### Kutipan Teks
· · · ·

Kritik sastra analisa unsur sosial dalam Kidung Jula Juli
Pendukung aktif tradisi sastra lisan parikan adalah penari remo, pelawak, tandak pravestri, dan pemain ludruk yang, dalam perspektif kritik sastra , tergolong kelas bawah. Kelompok sosial yang menjadi sasaran parikan adalah semua kalangan, baik masyarakat bawah maupun pemimpin masyarakat/negara Fungsi sosial parikan adalah menggambarkan dan mengkritik perilaku anggota masyarakat, pemimpin negara, dan realitas sosial keadaan masyarakat, yang, dalam perspektif kritik sosial, diwujudkan dalam bentuk ironi, imitasi, dan terutama enekdot dan parodi.
Dari kalimat-kalimat tersebut dapat menciptakan sebuah karya baik karya tulis maupun karya lisan, salah satu karya tersebut dinamakan karya sastra, sebuah karya sastra diciptakan oleh pengarang sebagai sarana untuk menuangkan ide dan aspirasinya melalui alat bahasa. Suharianto ,  mengemukakan bahwa karyawan tidak dapat di pisahkan dari kehidupan, mengingat karya sastra itu sendiri merupakan hasil pengamatan sastrawan atas kehidupan sekitarnya. Terdapat susunan kalimat yang bermakna kritik sosial dalam tradisi sastra lisan, fungsi sosial, parodi atau lelucon masyarakat kelas bawah.
Contoh
Manuk kuntul mangan teri
Kadung ucul ucul, anake tangi
Sastra lisan seperti parikan, dongeng, cangkriman, tetembangan, masih hidup di masyarakat Jawa . Dari semua bentuk tersebut, parikan bahasa Indonesianya: pantun menempati urutan teratas dalam hal keluasan distribusi, frekuensi kemunculan, dan kebertahanan hidup di tengah pendukungnya. Sebagai tradisi lisan, parikan muncul lewat interaksi sosial konkret empiris sehari-hari. Sastra ini hadir dalam pentas panggung ludruk, ketoprak, wayang kulit, kuda lumping, kelompok karawitan, bahkan  mengalir dalam lagu-lagu langgam dan campursari.

· · · ·

### Daftar Tugas
1 – Salin bagian teks tentang parikan mulai dari "Kritik sastra analisa" sampai dengan "enekdot dan parodi.". Salinan harus sama persis dengan teks aslinya.
2 – Menurut teks tentang parikan, siapa saja yang menjadi pendukung aktif tradisi sastra lisan parikan?

### Blok Data
· · · ·

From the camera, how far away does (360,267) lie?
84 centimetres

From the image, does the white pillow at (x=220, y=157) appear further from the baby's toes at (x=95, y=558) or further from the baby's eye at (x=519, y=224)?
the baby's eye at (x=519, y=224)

· · · ·

### Jawaban Latihan
1 –
Kritik sastra analisa unsur sosial dalam Kidung Jula Juli
Pendukung aktif tradisi sastra lisan parikan adalah penari remo, pelawak, tandak pravestri, dan pemain ludruk yang, dalam perspektif kritik sastra , tergolong kelas bawah. Kelompok sosial yang menjadi sasaran parikan adalah semua kalangan, baik masyarakat bawah maupun pemimpin masyarakat/negara Fungsi sosial parikan adalah menggambarkan dan mengkritik perilaku anggota masyarakat, pemimpin negara, dan realitas sosial keadaan masyarakat, yang, dalam perspektif kritik sosial, diwujudkan dalam bentuk ironi, imitasi, dan terutama enekdot dan parodi.

2 – Pendukung aktifnya adalah penari remo, pelawak, tandak pravestri, dan pemain ludruk.